** Data for the task follows **

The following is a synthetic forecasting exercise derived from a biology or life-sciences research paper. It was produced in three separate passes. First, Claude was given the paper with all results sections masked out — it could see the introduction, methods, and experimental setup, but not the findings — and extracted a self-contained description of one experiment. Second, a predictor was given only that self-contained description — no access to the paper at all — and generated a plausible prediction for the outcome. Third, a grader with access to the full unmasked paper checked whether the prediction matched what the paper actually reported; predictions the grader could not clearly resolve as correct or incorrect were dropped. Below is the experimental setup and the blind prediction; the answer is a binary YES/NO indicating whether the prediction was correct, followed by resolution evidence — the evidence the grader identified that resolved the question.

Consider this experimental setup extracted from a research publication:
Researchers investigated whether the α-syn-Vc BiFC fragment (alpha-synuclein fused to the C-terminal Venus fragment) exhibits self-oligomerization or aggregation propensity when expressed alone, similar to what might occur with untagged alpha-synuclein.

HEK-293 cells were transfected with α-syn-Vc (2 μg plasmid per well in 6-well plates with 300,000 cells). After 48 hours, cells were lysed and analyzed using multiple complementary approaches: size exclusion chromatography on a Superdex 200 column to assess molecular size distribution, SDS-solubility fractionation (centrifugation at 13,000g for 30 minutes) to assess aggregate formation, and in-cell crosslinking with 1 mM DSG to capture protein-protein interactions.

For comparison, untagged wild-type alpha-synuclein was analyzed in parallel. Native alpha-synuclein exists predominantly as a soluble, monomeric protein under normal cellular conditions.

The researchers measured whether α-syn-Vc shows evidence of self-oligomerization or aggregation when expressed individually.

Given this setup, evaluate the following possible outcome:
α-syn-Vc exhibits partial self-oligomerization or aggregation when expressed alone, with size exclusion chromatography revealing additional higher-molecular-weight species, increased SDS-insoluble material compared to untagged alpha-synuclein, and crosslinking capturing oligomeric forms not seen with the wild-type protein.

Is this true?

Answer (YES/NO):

** End of Data for the task **

**Work order:** Output all of the data without altering a single line.

**Answer space:**
The following is a synthetic forecasting exercise derived from a biology or life-sciences research paper. It was produced in three separate passes. First, Claude was given the paper with all results sections masked out — it could see the introduction, methods, and experimental setup, but not the findings — and extracted a self-contained description of one experiment. Second, a predictor was given only that self-contained description — no access to the paper at all — and generated a plausible prediction for the outcome. Third, a grader with access to the full unmasked paper checked whether the prediction matched what the paper actually reported; predictions the grader could not clearly resolve as correct or incorrect were dropped. Below is the experimental setup and the blind prediction; the answer is a binary YES/NO indicating whether the prediction was correct, followed by resolution evidence — the evidence the grader identified that resolved the question.

Consider this experimental setup extracted from a research publication:
Researchers investigated whether the α-syn-Vc BiFC fragment (alpha-synuclein fused to the C-terminal Venus fragment) exhibits self-oligomerization or aggregation propensity when expressed alone, similar to what might occur with untagged alpha-synuclein.

HEK-293 cells were transfected with α-syn-Vc (2 μg plasmid per well in 6-well plates with 300,000 cells). After 48 hours, cells were lysed and analyzed using multiple complementary approaches: size exclusion chromatography on a Superdex 200 column to assess molecular size distribution, SDS-solubility fractionation (centrifugation at 13,000g for 30 minutes) to assess aggregate formation, and in-cell crosslinking with 1 mM DSG to capture protein-protein interactions.

For comparison, untagged wild-type alpha-synuclein was analyzed in parallel. Native alpha-synuclein exists predominantly as a soluble, monomeric protein under normal cellular conditions.

The researchers measured whether α-syn-Vc shows evidence of self-oligomerization or aggregation when expressed individually.

Given this setup, evaluate the following possible outcome:
α-syn-Vc exhibits partial self-oligomerization or aggregation when expressed alone, with size exclusion chromatography revealing additional higher-molecular-weight species, increased SDS-insoluble material compared to untagged alpha-synuclein, and crosslinking capturing oligomeric forms not seen with the wild-type protein.

Is this true?

Answer (YES/NO):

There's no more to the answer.